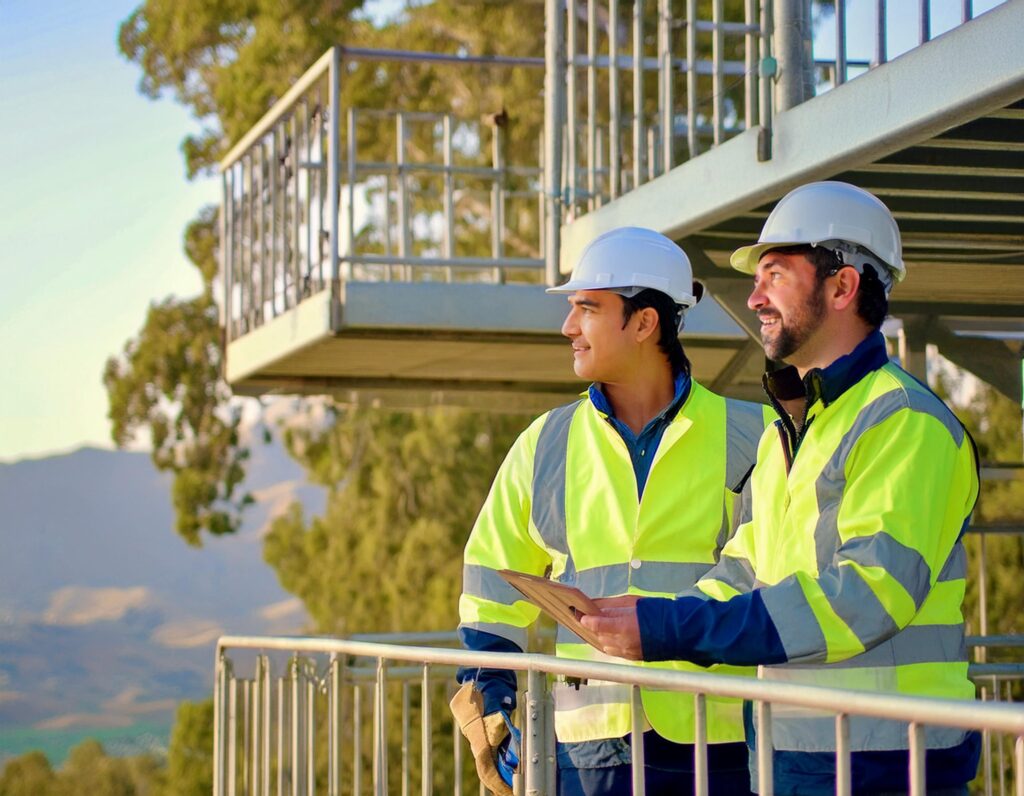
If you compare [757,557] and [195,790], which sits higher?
[757,557]

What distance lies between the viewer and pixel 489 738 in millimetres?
4320

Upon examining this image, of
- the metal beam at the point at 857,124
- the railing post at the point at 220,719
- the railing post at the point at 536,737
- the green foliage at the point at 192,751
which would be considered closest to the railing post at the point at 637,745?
the railing post at the point at 536,737

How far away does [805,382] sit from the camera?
3.42 meters

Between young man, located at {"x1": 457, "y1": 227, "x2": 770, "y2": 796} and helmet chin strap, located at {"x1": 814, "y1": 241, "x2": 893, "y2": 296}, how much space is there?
0.87 m

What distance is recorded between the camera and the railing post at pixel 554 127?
6785 mm

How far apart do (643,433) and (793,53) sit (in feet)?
4.70

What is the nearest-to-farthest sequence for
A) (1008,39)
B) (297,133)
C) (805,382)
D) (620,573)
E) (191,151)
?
1. (805,382)
2. (1008,39)
3. (620,573)
4. (297,133)
5. (191,151)

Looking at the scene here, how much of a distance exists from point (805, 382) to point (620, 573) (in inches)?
40.2

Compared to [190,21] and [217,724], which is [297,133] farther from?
[190,21]

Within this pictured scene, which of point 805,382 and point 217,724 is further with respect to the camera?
point 217,724

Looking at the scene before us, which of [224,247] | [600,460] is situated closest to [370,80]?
[224,247]

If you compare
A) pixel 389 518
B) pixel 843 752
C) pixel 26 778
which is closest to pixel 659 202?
pixel 843 752

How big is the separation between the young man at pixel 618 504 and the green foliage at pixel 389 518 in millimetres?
19150

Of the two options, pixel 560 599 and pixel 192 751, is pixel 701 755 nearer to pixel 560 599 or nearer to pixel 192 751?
pixel 560 599
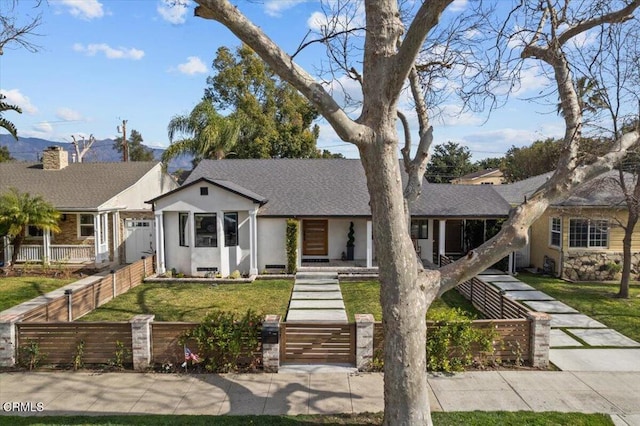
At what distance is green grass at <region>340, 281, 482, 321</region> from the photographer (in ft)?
40.7

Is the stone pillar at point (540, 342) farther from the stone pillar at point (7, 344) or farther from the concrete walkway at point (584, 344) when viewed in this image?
the stone pillar at point (7, 344)

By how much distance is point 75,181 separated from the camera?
2158cm

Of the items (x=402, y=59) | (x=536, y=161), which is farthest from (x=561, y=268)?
(x=536, y=161)

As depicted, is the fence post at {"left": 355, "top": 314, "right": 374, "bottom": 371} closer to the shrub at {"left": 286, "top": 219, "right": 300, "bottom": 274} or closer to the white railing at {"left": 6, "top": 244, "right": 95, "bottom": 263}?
the shrub at {"left": 286, "top": 219, "right": 300, "bottom": 274}

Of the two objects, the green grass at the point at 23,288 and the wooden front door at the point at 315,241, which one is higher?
the wooden front door at the point at 315,241

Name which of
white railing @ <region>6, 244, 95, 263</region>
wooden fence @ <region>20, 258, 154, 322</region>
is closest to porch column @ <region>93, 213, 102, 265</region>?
white railing @ <region>6, 244, 95, 263</region>

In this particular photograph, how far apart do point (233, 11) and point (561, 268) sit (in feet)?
55.6

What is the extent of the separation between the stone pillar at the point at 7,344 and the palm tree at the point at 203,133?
926 inches

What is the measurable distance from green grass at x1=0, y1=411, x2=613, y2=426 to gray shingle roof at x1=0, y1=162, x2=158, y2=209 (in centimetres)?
1438

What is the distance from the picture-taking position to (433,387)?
755cm

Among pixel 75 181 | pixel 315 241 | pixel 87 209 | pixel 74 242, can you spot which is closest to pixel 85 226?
pixel 74 242

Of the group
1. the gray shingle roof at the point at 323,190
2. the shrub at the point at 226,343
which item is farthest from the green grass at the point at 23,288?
the shrub at the point at 226,343

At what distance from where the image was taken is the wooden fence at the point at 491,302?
9.70 m
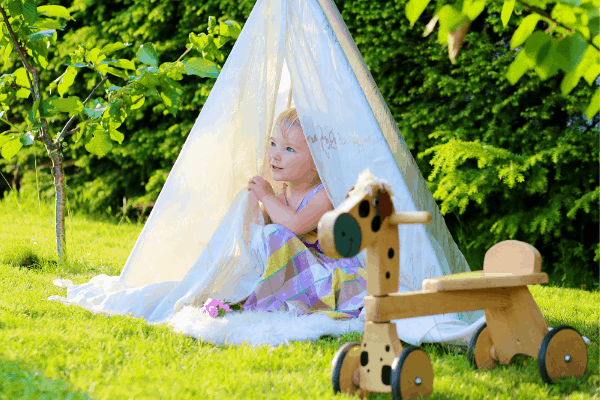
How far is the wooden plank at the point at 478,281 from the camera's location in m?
1.64

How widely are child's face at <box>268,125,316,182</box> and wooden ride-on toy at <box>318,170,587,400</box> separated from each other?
1165mm

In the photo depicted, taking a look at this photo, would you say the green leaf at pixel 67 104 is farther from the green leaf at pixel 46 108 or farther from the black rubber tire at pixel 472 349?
the black rubber tire at pixel 472 349

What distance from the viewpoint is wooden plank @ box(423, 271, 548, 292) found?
5.40 ft

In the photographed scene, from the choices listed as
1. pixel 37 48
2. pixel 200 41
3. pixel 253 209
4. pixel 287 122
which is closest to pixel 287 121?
pixel 287 122

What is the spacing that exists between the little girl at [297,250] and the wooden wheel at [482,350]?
69cm

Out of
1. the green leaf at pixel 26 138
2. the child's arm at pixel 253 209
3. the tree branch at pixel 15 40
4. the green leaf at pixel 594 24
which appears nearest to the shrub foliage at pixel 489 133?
the tree branch at pixel 15 40

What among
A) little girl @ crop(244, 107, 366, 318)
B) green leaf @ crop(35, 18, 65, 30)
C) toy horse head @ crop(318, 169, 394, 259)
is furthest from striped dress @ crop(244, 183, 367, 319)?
green leaf @ crop(35, 18, 65, 30)

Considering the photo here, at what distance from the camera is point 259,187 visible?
9.36 feet

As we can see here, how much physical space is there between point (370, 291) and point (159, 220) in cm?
158

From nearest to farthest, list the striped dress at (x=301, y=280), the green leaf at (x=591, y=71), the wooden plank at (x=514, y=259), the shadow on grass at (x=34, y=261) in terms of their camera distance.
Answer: the green leaf at (x=591, y=71) < the wooden plank at (x=514, y=259) < the striped dress at (x=301, y=280) < the shadow on grass at (x=34, y=261)

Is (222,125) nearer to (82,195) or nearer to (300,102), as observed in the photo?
(300,102)

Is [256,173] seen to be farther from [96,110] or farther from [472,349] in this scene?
[472,349]

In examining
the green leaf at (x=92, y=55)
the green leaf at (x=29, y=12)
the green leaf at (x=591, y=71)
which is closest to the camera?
the green leaf at (x=591, y=71)

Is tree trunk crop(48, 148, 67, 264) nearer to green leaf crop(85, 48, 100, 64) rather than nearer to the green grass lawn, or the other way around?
green leaf crop(85, 48, 100, 64)
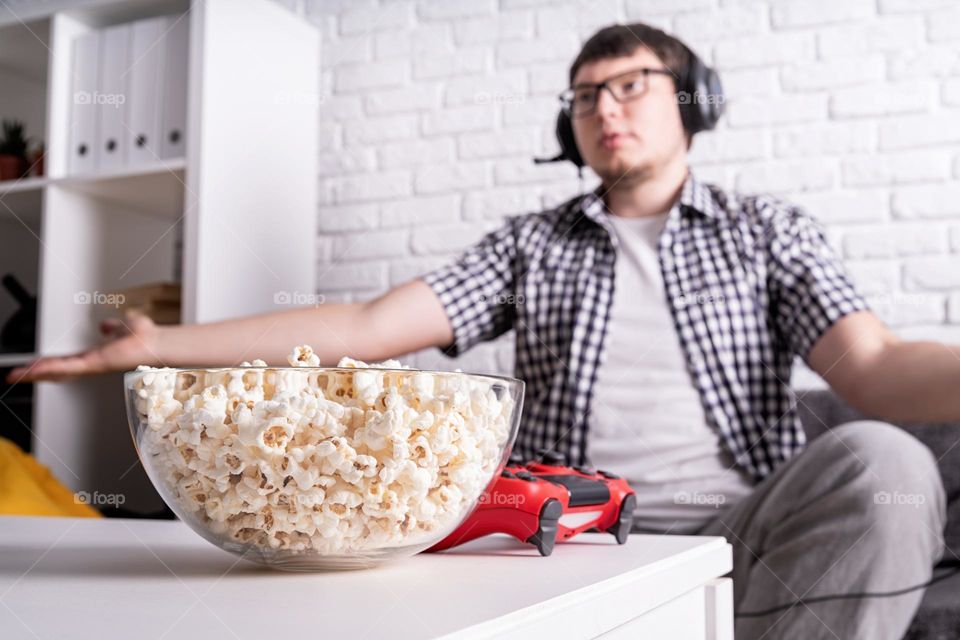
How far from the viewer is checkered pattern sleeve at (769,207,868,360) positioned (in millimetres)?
1464

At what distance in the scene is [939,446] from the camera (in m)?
1.65

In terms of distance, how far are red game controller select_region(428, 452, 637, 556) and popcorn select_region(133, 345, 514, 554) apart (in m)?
0.11

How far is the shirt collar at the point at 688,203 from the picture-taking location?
5.37ft

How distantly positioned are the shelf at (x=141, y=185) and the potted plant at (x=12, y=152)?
★ ★ ★
*WHAT YOU SHOULD DO*: Please put the data from the line containing "Is tree trunk" through the end into a Markdown table with the columns No. and Entry, numbering each line and skipping blank lines. Leave the pictures out.

*WORKED SOLUTION*:
| No. | Entry |
|---|---|
| 1 | Is tree trunk crop(48, 148, 67, 264) nearer to green leaf crop(85, 48, 100, 64) rather than nearer to the green grass lawn, or the other way around? |
| 2 | green leaf crop(85, 48, 100, 64) |
| 3 | How far from the viewer is checkered pattern sleeve at (769,207,868,360) positioned (in millimetres)? |
| 4 | 1464 |
| 5 | At what distance in the scene is [939,446] from the camera (in m)? |
| 6 | 1.65 |
| 7 | In terms of distance, how far are red game controller select_region(428, 452, 637, 556) and popcorn select_region(133, 345, 514, 554) apart (in m)? |
| 8 | 0.11 |
| 9 | How far is the shirt collar at the point at 688,203 from the picture-taking location? |
| 10 | 5.37ft |
| 11 | How distantly positioned are the shelf at (x=141, y=185) and the potted plant at (x=12, y=152)? |